Christopher Harris has a thought-provoking essay up at The Digital Shift in which he argues that self-published books are “not a solution” for K-12. He argues that publishers “serve a critical role in the information ecosystem” by vetting and recommending quality books to school librarians, who often work alone without the benefits of a large paid staff to assist them in their book-buying choices.

I sympathize with the task Harris, and other school librarians, face. But I think he misses the point that publishers have the prominence they do simply because until recently, we lacked the technological abilities for anyone else to do the job equally. It’s not that the publishing industry considered several equally viable models, debated the pros and cons, and chose among them to get the best choice. They defaulted into their power by the limits of the best business models of the 18th century. It doesn’t mean that, now, there is not a better—or at least, as good—way.

I question, too, his unfailing trust that the publishers, “professional review sources” and aggregators he mentions truly do have his best interests at heart. They are in business to sell books, or magazines, or newspapers, or whatever it is they sell. Publishers are not advertising to library buyers out of some earnest desire to Help the Children. They are doing it because they produce a product his demographic buys! That doesn’t make them evil, but it does mean that perhaps Harris should trust in them a little less blindly.

So, will self-published books be a viable option for school libraries? Sure. The “professional reviewers” might not be vetting to every single Smashwords offering just yet, but the good stuff will spread by word of mouth the same way it always has.

Harris might not read every self-published kids book, but he might read one or two, and recommend them to his librarian friends if they are worth it. If every school librarian comes across just a handful of gems, that would add up to enough books to stock a whole library!

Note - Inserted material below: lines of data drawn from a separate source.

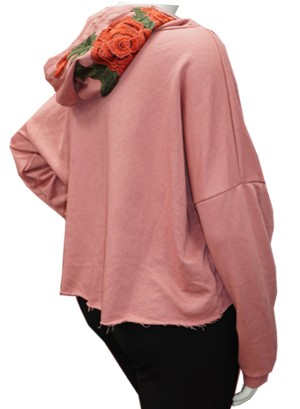 EMBROIDERED ROSE APPLIQUE HOODIE DRAWSTRING,FRENCH TERRY LINING PLUS SIZE SWEATSHIRT. W07R002A-PINK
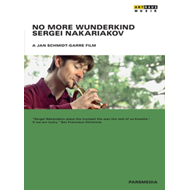 Produktbilde for No More Wunderkind - Sergei Nakariakov (UK-import) (DVD)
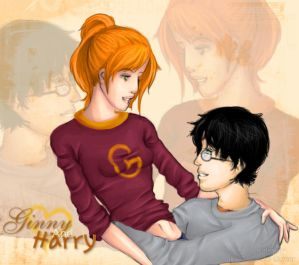 Harry_and_Ginny_Intertwine_by_princessktk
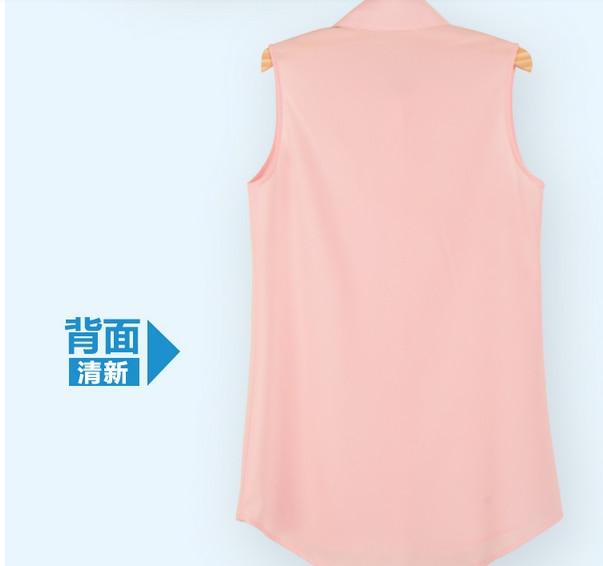 Νέα εργασία μόδας φορούν μπλούζες - Γυναικείος ρουχισμός - Φωτογραφία 6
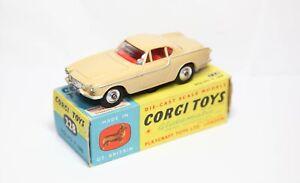 CORGI-228-VOLVO-P1800-nella-sua-scatola-originale-Quasi-Nuovo-Vintage-Originale-1960s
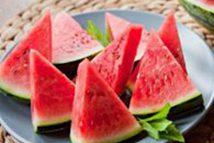 """西瓜是夏季水果的""""C位""""!"""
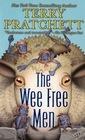 The Wee Free Men (Discworld, Bk 30) (Tiffany Aching, Bk 1)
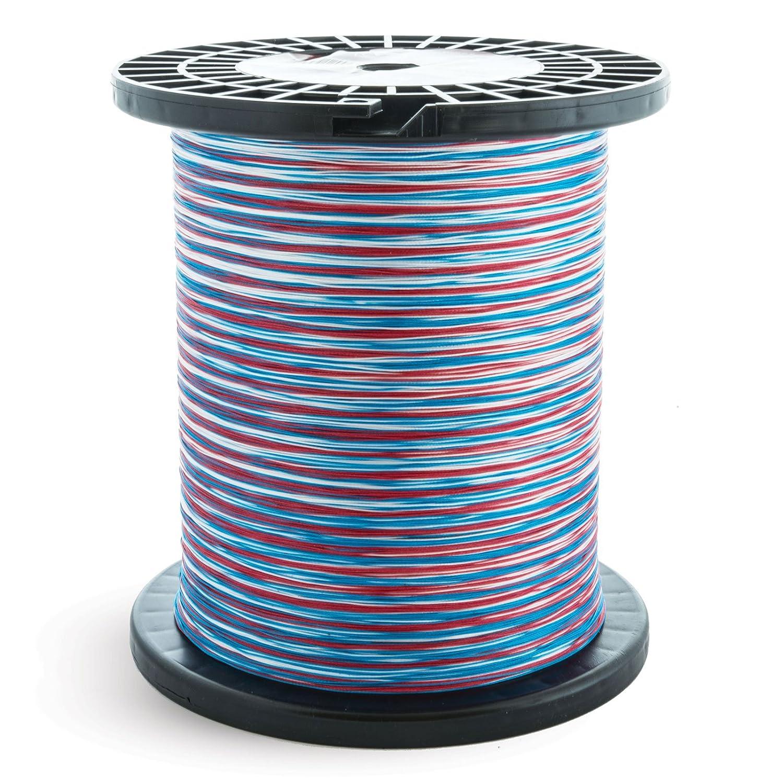 【人気商品!】 Scientific Backing Line Anglers Specialty tri-coloredダクロンFly Line 20 Backing 20 lb B078MVB84T, 家具通販のステップワン:8e52d4cb --- senas.4x4.lt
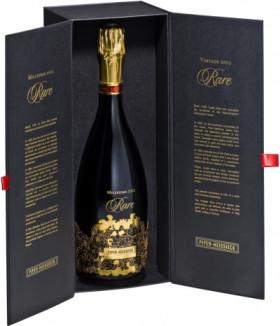 "Шампанское Piper-Heidsieck, ""Rare"", Champagne AOC, 2002, gift box"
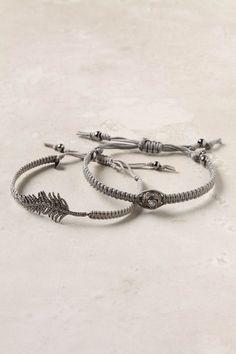 Scavenger Hunt Bracelet from Anthropologie  $98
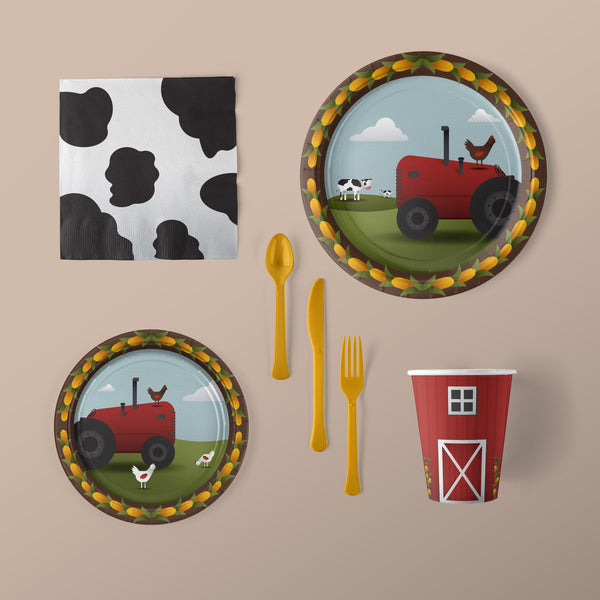 Farm Party Pack with Farm Themed Plates, Napkins, Flatware and Cups
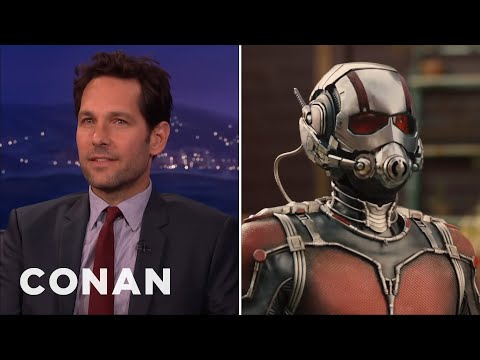 "Paul Rudd's EXCLUSIVE ""AntMan""    CONAN on TBS"
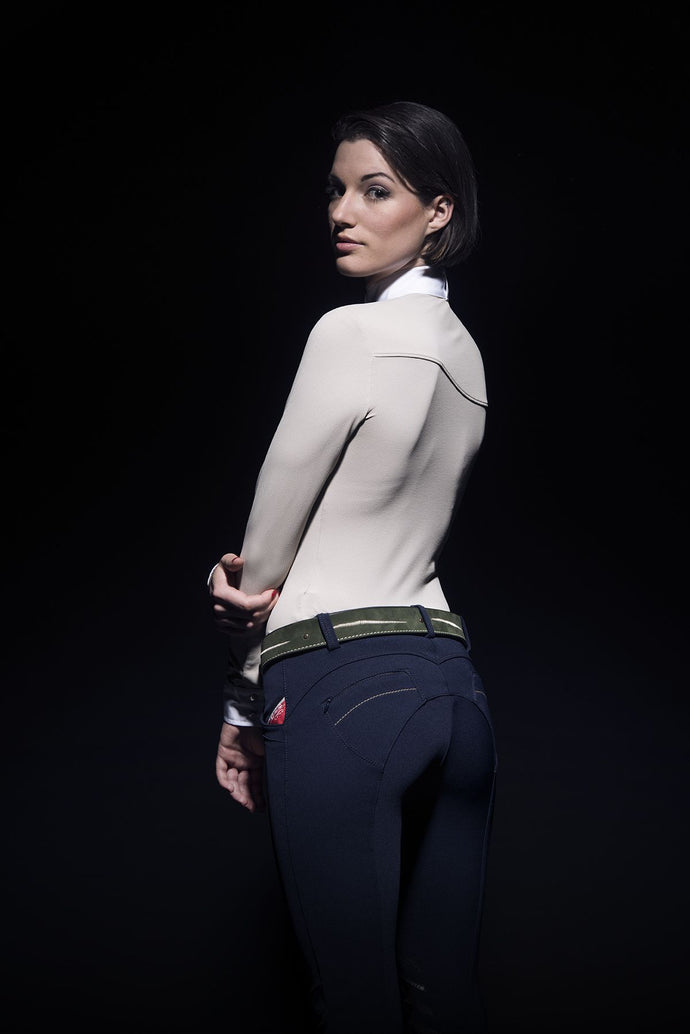 Nonus Breeches - Animo UK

  1. I concur wholeheartedly. The profit motive ≠ (does not equal) good K-12 fare. However, there is a grain of truth in this assertion that we should consider and that is the absence of quality filters in self-published K-12 and Higher Education works. It would not be hard to replicate and re-focus (away from profit and toward desired educational outcomes) what commercial publishers do in this area but it isn’t going to happen automatically or for free. Someone will need to take on this critical responsibility. It’s really a school leadership issue.